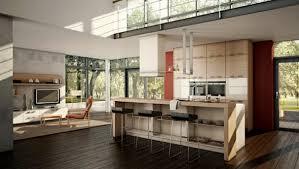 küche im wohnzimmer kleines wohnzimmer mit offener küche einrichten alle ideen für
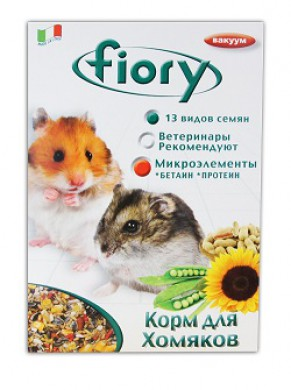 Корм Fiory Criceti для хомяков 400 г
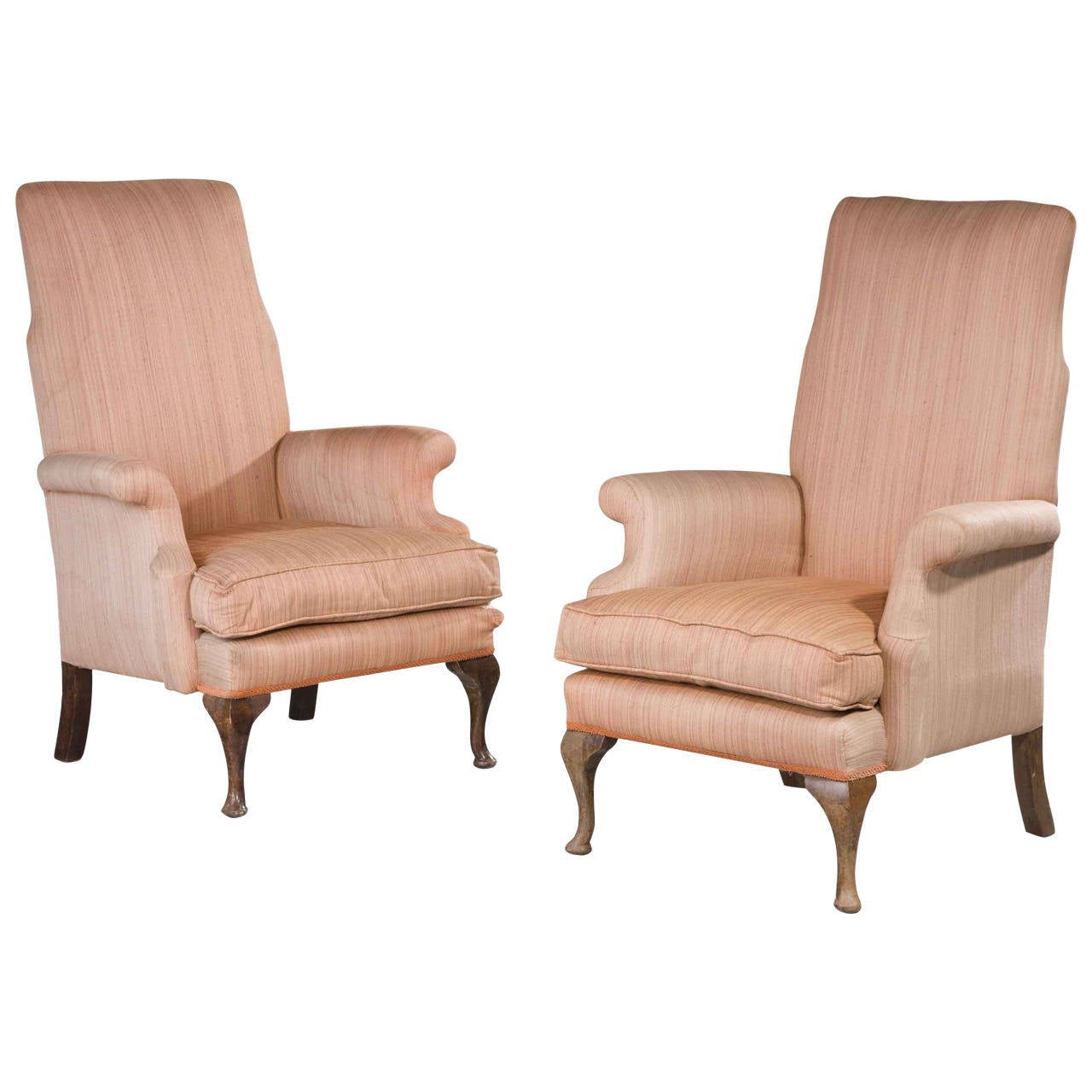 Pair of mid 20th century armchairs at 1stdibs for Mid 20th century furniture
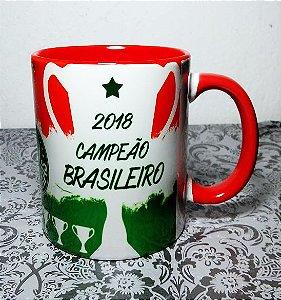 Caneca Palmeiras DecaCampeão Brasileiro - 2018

○ ○ ○ ○ ○ ○ ○

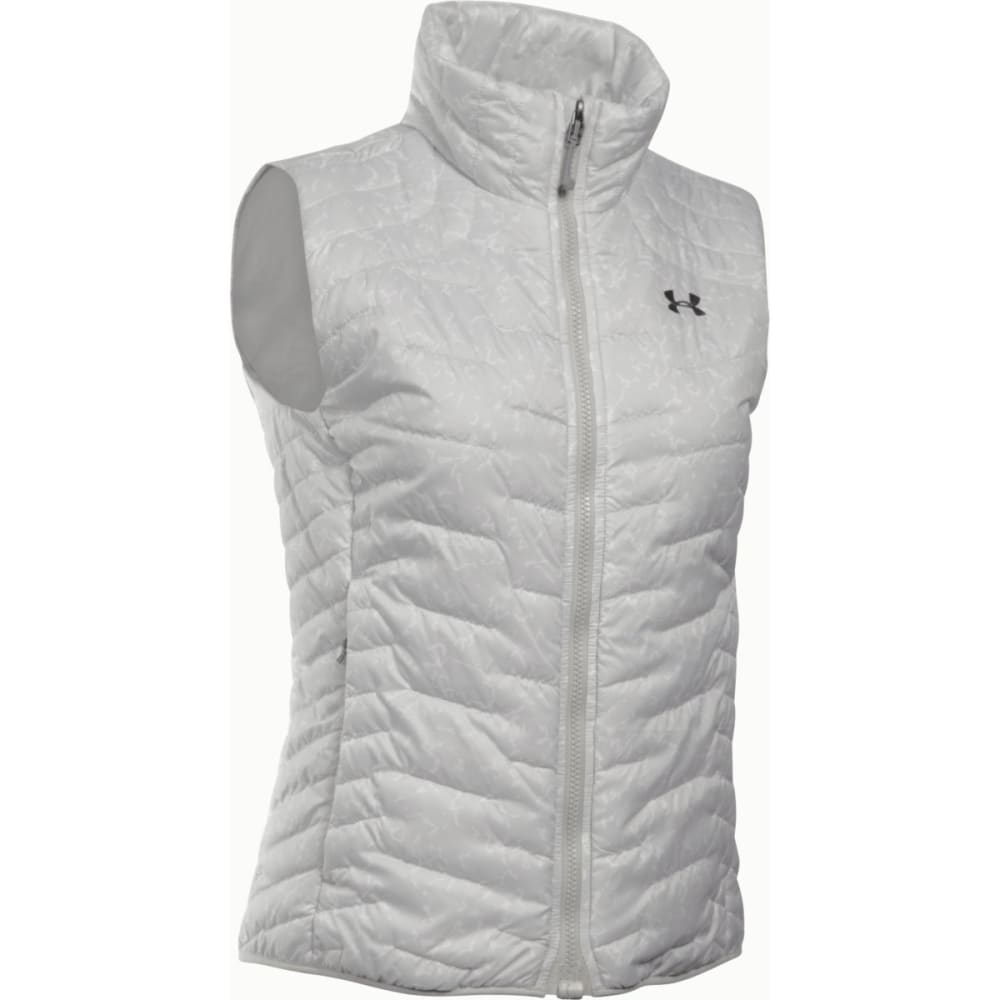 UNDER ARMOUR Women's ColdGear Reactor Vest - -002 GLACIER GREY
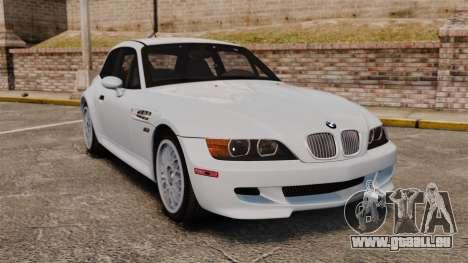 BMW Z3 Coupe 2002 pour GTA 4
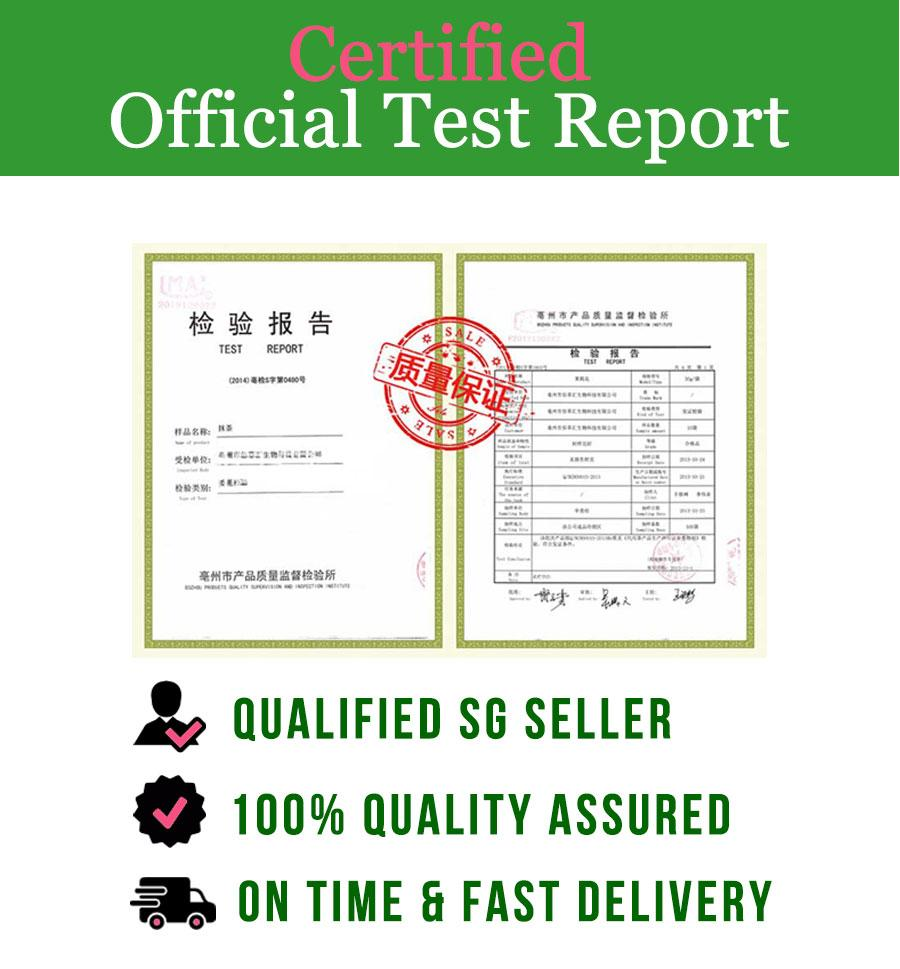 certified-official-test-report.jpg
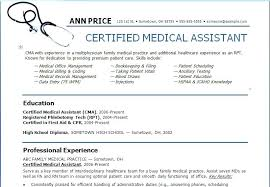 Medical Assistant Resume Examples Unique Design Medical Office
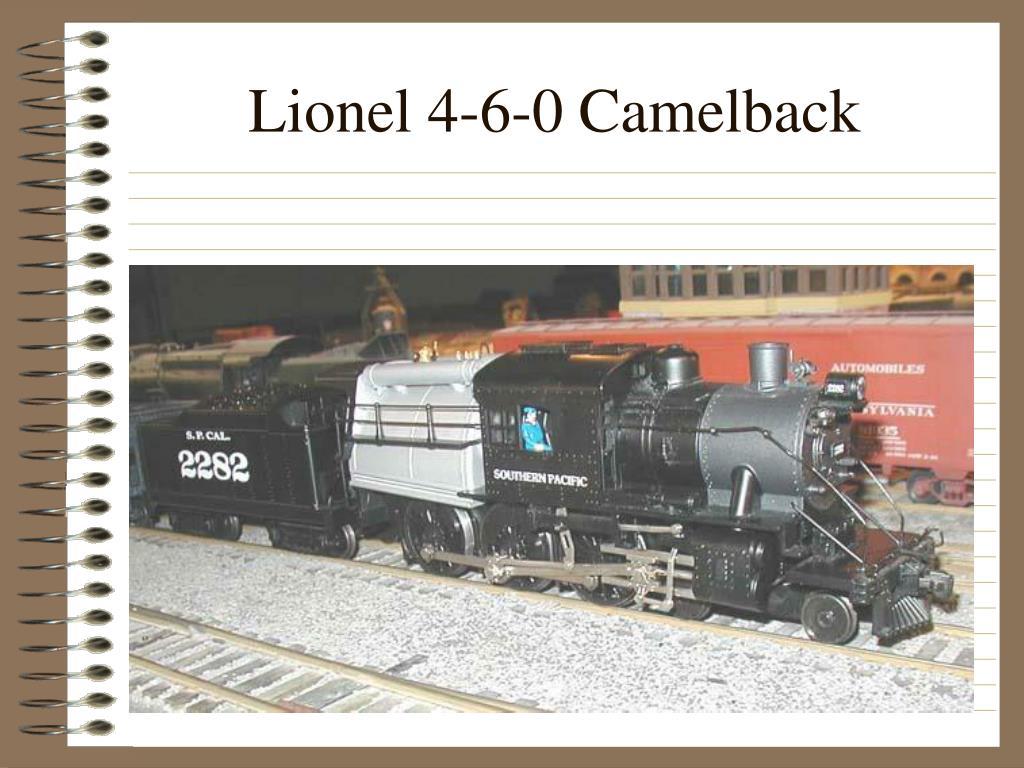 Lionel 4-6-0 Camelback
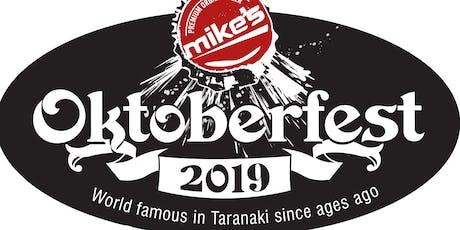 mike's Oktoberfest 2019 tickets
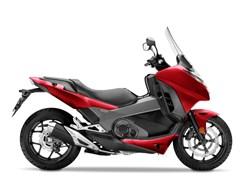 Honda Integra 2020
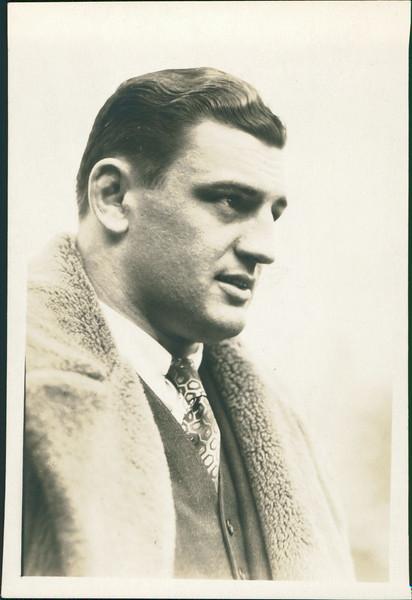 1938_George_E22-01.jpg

○ ○ ○ ○ ○ ○ ○

Copy the listing above exactly, but only from the line with "UNDER ARMOUR Women's" through the line with "mike's Oktoberfest 2019 tickets", including those two lines and excluding any picture.

Exercise solution:
 UNDER ARMOUR Women's ColdGear Reactor Vest - -002 GLACIER GREY
 BMW Z3 Coupe 2002 pour GTA 4
 certified-official-test-report.jpg
 Medical Assistant Resume Examples Unique Design Medical Office
 Lionel 4-6-0 Camelback
 mike's Oktoberfest 2019 tickets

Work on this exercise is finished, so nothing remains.